◆ **Studientext**:
■ ■ ■

Ich hab das Buch mir gekauft 
Sehr empfehlenswert. Die Herangehensweise mit den beiden Hirnhälften ist wirklich interessant.



			Dieser Inhalt steht nur eingeloggten Mitgliedern zur Verfügung.


----------



## Veriquitas (13. Oktober 2022)

Ist auf jedenfall ne gute Investition und jeden Cent wert, besseres für die Grundlagen gibt es glaub ich auch nicht.


----------



## AzRa-eL (13. Oktober 2022)

Veriquitas schrieb:


> Ist auf jedenfall ne gute Investition und jeden Cent wert, besseres für die Grundlagen gibt es glaub ich auch nicht.


Danke auch nochmal für die Empfehlung hier im Thread!


----------



## Veriquitas (13. Oktober 2022)

Jo kein Thema.


----------



## RyzA (13. Oktober 2022)

AzRa-eL schrieb:


> Zeichnen ist ein Handwerk, welches jeder Mensch erlernen kann, sofern er bereit ist Zeit dafür zu geben. Natürlich gibt es Menschen, die Talent haben, aber prinizipiell kann es jeder lernen. Talent als absolutes Kriterium für's Zeichnen ist ein Mythos, der extrem tief sitzt bei vielen Menschen, weil die meisten halt auf einem kindlichem Niveau stehen geblieben sind, und die Fähigkeit zum Zeichnen nicht forciert wird in der Schule wie Rechnen, Grammatik etc.

■ ■ ■

◆ **Aufgabenstellung**: Wiederhole den Studientext vollständig und Wort für Wort. Die Einträge werden hierfür nicht gebraucht.

◆ **Bereitgestellte Einträge**:
■ ■ ■

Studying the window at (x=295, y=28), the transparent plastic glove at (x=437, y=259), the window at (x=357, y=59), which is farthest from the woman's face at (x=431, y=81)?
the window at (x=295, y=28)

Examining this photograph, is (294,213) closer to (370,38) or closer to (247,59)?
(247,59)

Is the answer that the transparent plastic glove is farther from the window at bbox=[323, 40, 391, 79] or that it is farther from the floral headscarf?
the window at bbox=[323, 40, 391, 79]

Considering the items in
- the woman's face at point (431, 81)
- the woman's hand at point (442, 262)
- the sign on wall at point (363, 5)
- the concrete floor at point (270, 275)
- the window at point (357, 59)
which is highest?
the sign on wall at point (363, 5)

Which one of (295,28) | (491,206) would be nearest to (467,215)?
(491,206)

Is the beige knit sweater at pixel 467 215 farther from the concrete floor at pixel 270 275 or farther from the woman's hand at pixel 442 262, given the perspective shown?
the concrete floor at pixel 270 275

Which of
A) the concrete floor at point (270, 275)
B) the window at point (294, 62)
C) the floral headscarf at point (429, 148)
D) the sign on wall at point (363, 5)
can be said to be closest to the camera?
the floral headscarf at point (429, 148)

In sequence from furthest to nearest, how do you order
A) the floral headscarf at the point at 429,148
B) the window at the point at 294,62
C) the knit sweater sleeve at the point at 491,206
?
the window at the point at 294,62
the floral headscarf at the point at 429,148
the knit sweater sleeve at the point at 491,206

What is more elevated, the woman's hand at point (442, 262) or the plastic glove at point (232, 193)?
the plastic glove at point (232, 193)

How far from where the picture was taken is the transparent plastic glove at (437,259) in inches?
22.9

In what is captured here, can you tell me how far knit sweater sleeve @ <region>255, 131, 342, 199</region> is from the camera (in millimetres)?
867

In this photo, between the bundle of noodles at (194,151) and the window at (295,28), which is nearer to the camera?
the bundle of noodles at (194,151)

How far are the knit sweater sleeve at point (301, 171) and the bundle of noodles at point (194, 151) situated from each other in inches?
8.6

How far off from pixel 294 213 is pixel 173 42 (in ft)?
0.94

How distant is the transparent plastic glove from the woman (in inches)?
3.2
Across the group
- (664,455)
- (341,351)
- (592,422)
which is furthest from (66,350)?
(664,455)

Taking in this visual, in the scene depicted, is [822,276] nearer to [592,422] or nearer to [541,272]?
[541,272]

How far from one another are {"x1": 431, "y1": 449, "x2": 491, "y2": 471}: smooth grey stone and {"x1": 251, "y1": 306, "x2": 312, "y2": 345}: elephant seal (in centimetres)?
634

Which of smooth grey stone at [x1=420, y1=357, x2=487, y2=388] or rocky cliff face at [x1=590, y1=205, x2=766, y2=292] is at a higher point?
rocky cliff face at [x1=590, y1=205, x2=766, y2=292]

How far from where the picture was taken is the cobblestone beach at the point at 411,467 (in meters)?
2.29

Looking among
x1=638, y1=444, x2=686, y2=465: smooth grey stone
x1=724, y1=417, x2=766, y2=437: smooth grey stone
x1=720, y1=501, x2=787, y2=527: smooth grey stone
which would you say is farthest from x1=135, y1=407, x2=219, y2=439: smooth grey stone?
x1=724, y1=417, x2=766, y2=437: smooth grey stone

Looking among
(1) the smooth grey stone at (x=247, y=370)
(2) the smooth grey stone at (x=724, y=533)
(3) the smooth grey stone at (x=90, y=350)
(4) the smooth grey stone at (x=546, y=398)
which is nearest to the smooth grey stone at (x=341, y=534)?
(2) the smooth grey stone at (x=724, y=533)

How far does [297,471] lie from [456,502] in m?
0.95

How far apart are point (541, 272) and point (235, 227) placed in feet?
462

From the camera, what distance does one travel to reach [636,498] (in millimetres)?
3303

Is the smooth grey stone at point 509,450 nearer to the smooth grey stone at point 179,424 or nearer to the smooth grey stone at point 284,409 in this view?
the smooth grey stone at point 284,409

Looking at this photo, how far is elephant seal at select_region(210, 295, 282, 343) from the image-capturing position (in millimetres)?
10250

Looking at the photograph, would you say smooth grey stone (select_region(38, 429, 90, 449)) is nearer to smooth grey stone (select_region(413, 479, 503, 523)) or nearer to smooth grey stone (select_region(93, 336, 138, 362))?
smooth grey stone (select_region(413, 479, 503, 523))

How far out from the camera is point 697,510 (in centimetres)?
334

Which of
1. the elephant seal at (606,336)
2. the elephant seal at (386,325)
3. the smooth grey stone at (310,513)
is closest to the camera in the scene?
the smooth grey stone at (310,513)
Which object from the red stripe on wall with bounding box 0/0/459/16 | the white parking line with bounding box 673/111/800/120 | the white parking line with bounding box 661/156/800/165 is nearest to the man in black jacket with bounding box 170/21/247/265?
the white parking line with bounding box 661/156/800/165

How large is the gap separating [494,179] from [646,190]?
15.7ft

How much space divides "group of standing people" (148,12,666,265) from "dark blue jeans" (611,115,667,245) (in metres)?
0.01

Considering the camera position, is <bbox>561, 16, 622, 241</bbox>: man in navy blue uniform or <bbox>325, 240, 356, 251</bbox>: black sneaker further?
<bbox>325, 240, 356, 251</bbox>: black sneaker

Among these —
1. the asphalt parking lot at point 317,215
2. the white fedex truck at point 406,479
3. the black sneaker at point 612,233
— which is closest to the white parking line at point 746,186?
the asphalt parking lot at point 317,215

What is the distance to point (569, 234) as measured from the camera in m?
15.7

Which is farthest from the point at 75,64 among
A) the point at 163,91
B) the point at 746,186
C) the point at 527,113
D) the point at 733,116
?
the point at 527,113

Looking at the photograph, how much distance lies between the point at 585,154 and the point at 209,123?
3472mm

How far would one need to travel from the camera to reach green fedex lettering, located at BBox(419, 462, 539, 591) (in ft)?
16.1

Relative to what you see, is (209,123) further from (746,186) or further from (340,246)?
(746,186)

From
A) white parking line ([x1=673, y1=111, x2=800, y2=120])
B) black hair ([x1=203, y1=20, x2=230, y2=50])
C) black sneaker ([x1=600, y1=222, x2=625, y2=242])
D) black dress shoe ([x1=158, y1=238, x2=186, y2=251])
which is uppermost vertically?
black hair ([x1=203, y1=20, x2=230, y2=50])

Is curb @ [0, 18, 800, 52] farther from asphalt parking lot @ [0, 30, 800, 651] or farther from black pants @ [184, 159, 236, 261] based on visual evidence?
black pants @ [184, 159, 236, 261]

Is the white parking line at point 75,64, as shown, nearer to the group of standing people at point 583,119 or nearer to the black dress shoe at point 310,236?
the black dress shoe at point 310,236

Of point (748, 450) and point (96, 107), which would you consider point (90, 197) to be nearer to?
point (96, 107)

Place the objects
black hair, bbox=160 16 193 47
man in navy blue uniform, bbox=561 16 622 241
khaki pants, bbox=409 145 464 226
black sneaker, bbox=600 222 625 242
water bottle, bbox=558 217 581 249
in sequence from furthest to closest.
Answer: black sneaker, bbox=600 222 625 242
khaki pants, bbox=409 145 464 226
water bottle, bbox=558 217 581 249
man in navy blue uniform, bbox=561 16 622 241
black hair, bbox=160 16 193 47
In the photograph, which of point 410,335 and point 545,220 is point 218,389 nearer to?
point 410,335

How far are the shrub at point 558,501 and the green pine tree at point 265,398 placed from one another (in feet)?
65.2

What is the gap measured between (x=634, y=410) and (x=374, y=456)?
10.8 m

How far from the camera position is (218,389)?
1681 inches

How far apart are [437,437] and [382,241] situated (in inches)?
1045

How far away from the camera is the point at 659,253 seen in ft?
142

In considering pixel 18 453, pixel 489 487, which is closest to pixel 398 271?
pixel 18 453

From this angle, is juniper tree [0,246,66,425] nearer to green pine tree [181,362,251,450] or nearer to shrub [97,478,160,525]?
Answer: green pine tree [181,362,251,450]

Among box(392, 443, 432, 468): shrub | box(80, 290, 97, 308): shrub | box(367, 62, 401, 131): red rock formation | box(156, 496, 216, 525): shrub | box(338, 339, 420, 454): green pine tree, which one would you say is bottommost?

■ ■ ■

◆ **Antwort**:
Ich hab das Buch mir gekauft 
Sehr empfehlenswert. Die Herangehensweise mit den beiden Hirnhälften ist wirklich interessant.



			Dieser Inhalt steht nur eingeloggten Mitgliedern zur Verfügung.


----------



## Veriquitas (13. Oktober 2022)

Ist auf jedenfall ne gute Investition und jeden Cent wert, besseres für die Grundlagen gibt es glaub ich auch nicht.


----------



## AzRa-eL (13. Oktober 2022)

Veriquitas schrieb:


> Ist auf jedenfall ne gute Investition und jeden Cent wert, besseres für die Grundlagen gibt es glaub ich auch nicht.


Danke auch nochmal für die Empfehlung hier im Thread!


----------



## Veriquitas (13. Oktober 2022)

Jo kein Thema.


----------



## RyzA (13. Oktober 2022)

AzRa-eL schrieb:


> Zeichnen ist ein Handwerk, welches jeder Mensch erlernen kann, sofern er bereit ist Zeit dafür zu geben. Natürlich gibt es Menschen, die Talent haben, aber prinizipiell kann es jeder lernen. Talent als absolutes Kriterium für's Zeichnen ist ein Mythos, der extrem tief sitzt bei vielen Menschen, weil die meisten halt auf einem kindlichem Niveau stehen geblieben sind, und die Fähigkeit zum Zeichnen nicht forciert wird in der Schule wie Rechnen, Grammatik etc.